Seeking Tzion: The Missing Ingredient of Our Lulav Experience


With the oncoming Chag HaSukkot, Jews around the world will be enthusiastically choosing their daled minim in order to fulfill the special mitzvah of lulav. With great joy, we shake our lulavim for the entire holiday of Sukkot as we sing hallel in delight. However, we unfortunately miss a key element of the mitzvah due to a fundamental misunderstanding of why we shake the lulav throughout Sukkot

The Mishnah in Tractate Sukkah (41a) explains that the biblical command to take the lulav only applies to the first day of Sukkot, except for those present in the Beit HaMikdash who must take the lulav on every day of Sukkot. Given that we currently do not have our Beit HaMikdash, why do we still perform the mitzvah of lulav every day of Sukkot? The Mishnah explains that after the destruction of the Temple, Rebbe Yochanan ben Zakkai instituted that we should take up the lulav every day of Sukkot as a zecher l’Mikdash, a remembrance of the Temple. The Gemara cites a fascinating source for the concept of establishing reminders of the Mikdash.

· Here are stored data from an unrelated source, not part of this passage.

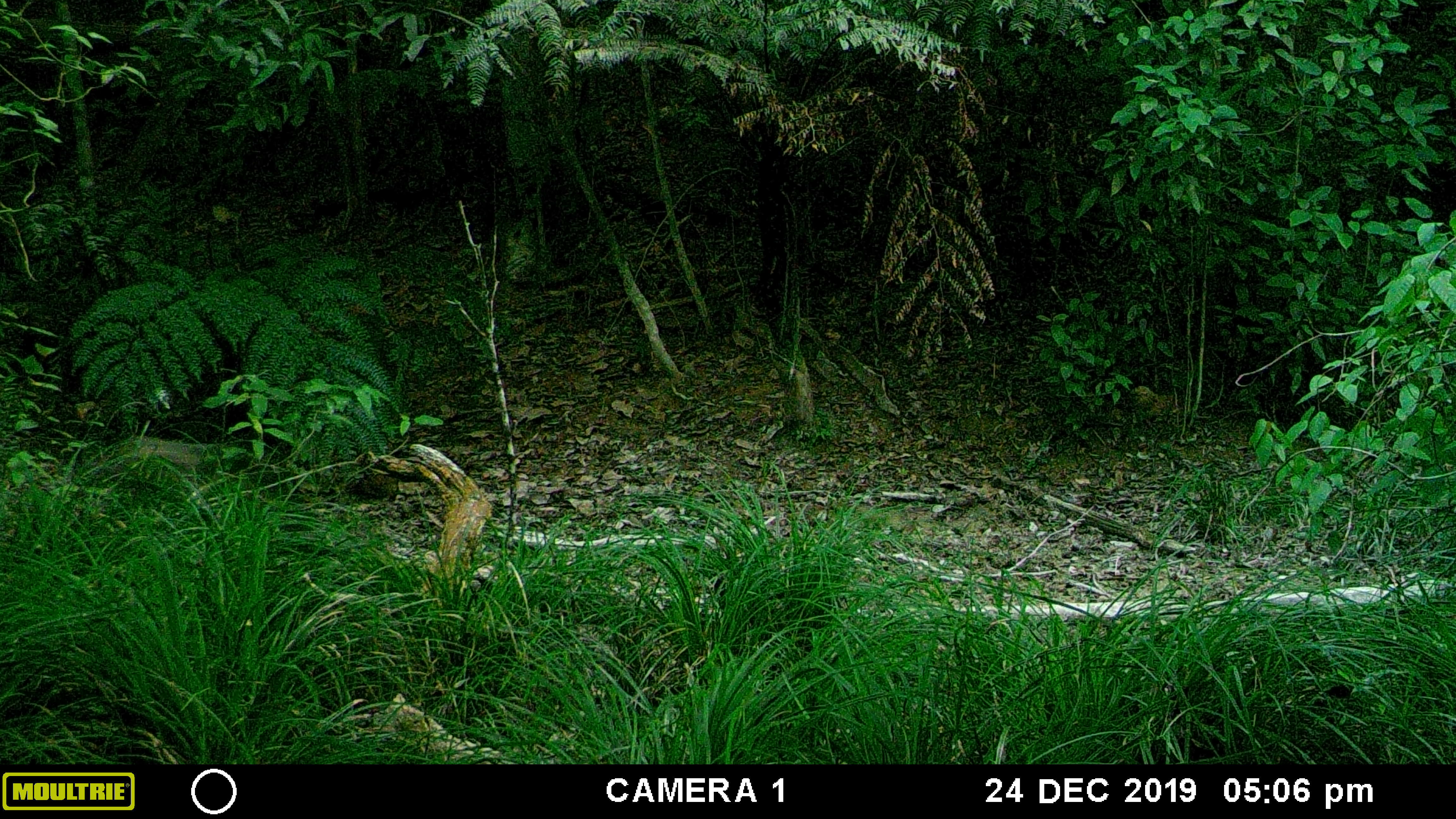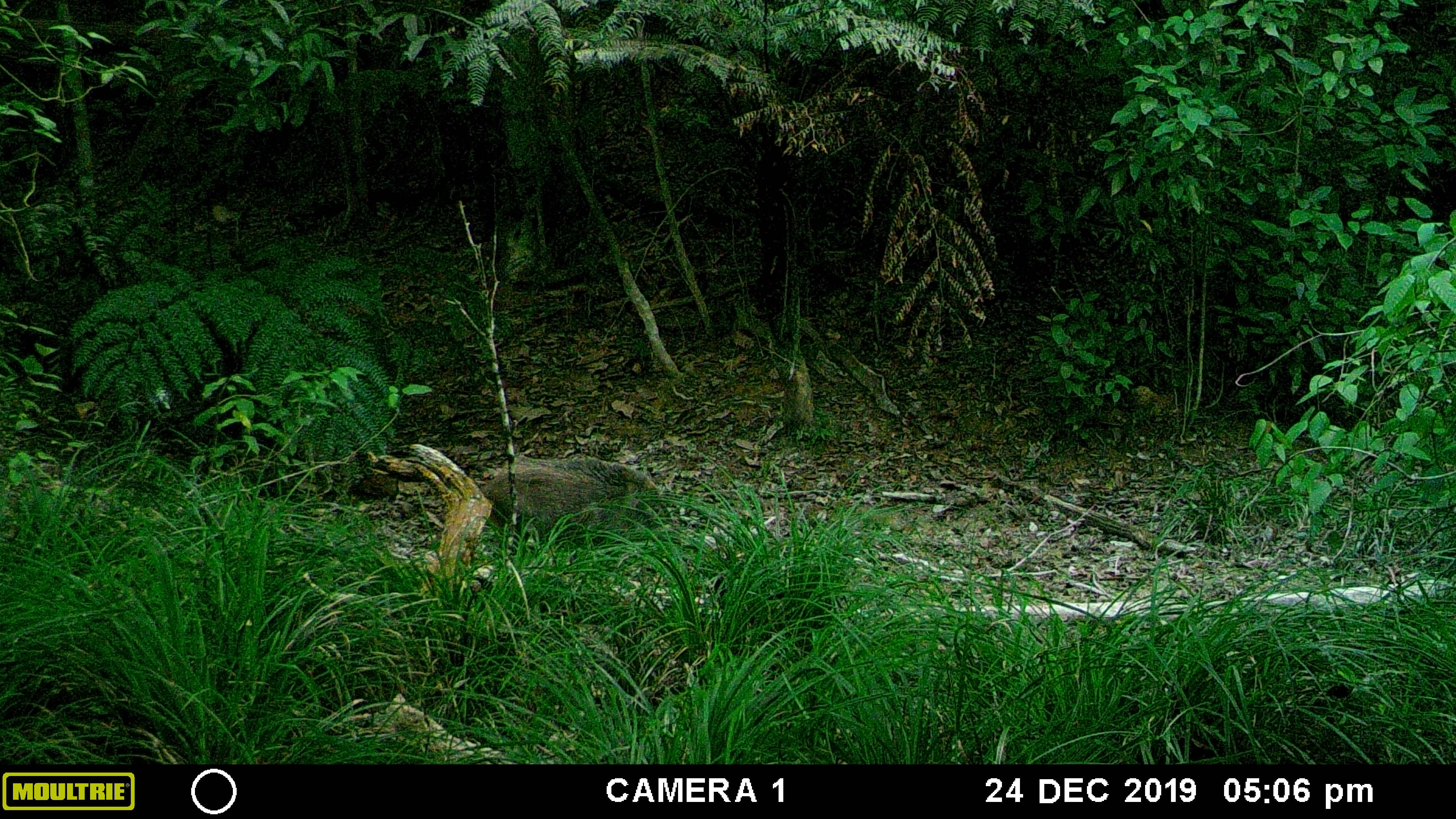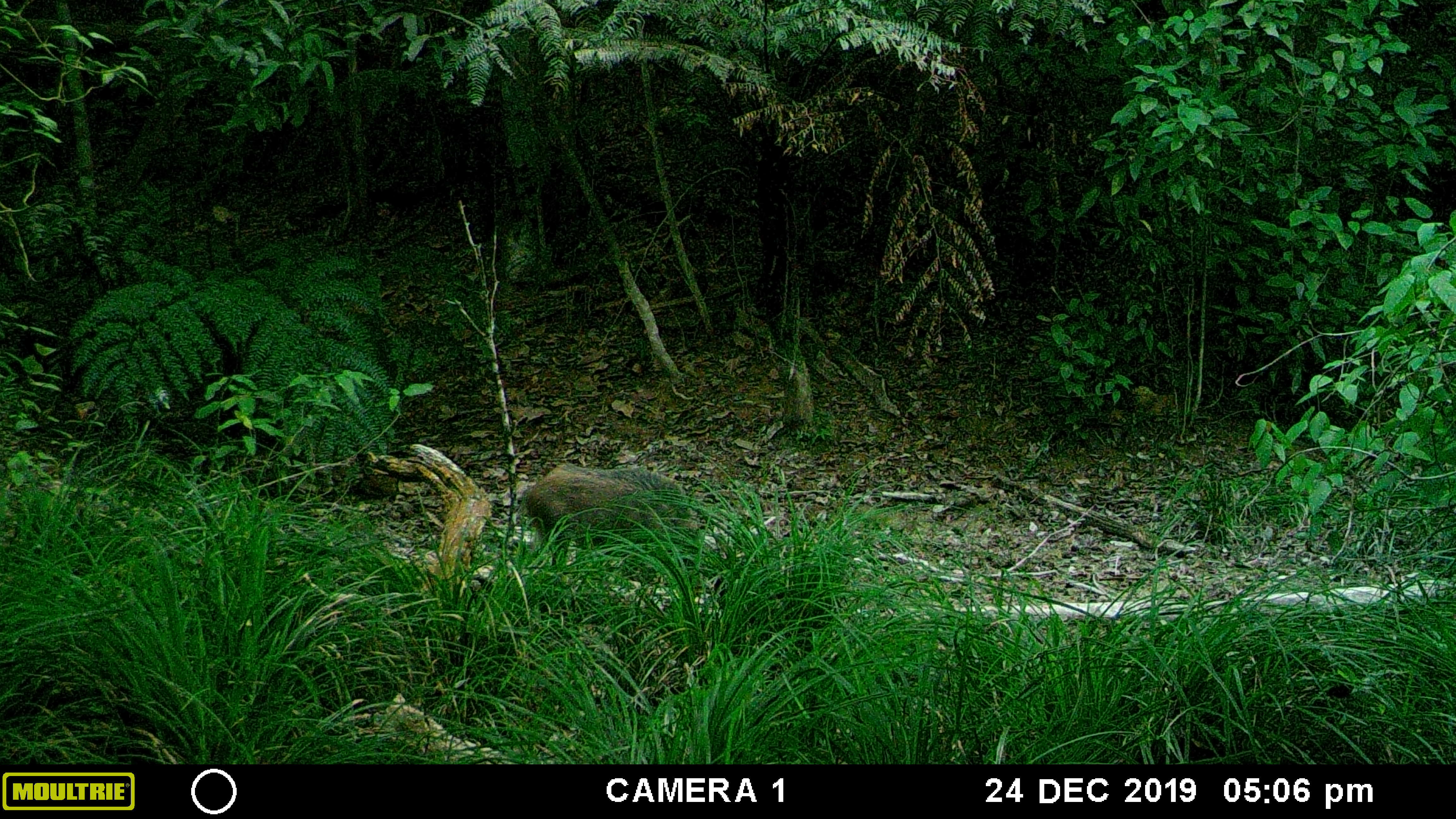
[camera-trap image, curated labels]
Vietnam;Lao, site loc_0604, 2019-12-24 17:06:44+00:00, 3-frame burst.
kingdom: Animalia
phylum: Chordata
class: Mammalia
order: Artiodactyla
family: Suidae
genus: Sus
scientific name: Sus scrofa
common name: eurasian wild pig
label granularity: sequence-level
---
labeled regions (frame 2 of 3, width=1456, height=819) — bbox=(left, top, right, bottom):
eurasian wild pig: bbox=(478, 452, 673, 559)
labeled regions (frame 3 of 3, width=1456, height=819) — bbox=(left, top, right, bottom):
eurasian wild pig: bbox=(521, 458, 700, 572)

Rebbe Yochanan cites the verse in Yirmiyahu (30:17), כי נדחה קראו לך ציון היא דרש אין לה, “for they called you (Jerusalem) discarded, She is Tzion, no one seeks her out.” Yirmiyahu implies to us that Jerusalem needs, and deserves, those who seek her out. 

Rav Shlomo Zalman Auerbach (Minchat Shlomo, Sukkah 41a) points out that this rabbinic mitzvah of lulav is not properly fulfilled unless one is being doreish Tzion, thinking and seeking out Jerusalem’s rectification. Rav Auerbach notes that it is an obligation to remind the members of one’s household that we are not shaking the lulav to experience a spiritual high and the joy of Sukkot; instead, the lulav experience should be deeply intertwined with an intense yearning for the restoration of Tzion and the return of our Beit HaMikdash.

The connotations of the word “doreish” expand beyond tefillah and the experience of emotion. At the end of Esther, the megillah tells us that Mordechai was doreish tov l’khol amo. As the commentators note (see Ibn Ezra and Maharal in Ohr Chadash), Mordechai did not wait for Jews to come to him with their problems. Instead, he actively pursued their wellbeing, wholly dedicating himself and everything that he possessed to serving and protecting the Jewish people. 

This year, with the first day of Sukkot coinciding with Shabbat, there will be no fulfillment of the biblical commandment of lulav. Instead, we will fulfill the rabbinic injunction to take up the lulav every other day of Sukkot. But to properly perform this mitzvah, each of us must ask ourselves: how am I being doreish Jerusalem? Am I seeking out her well-being and longing for the day in which “the City will be built upon its hill”? Do I fervently pray for and actively pursue her restoration?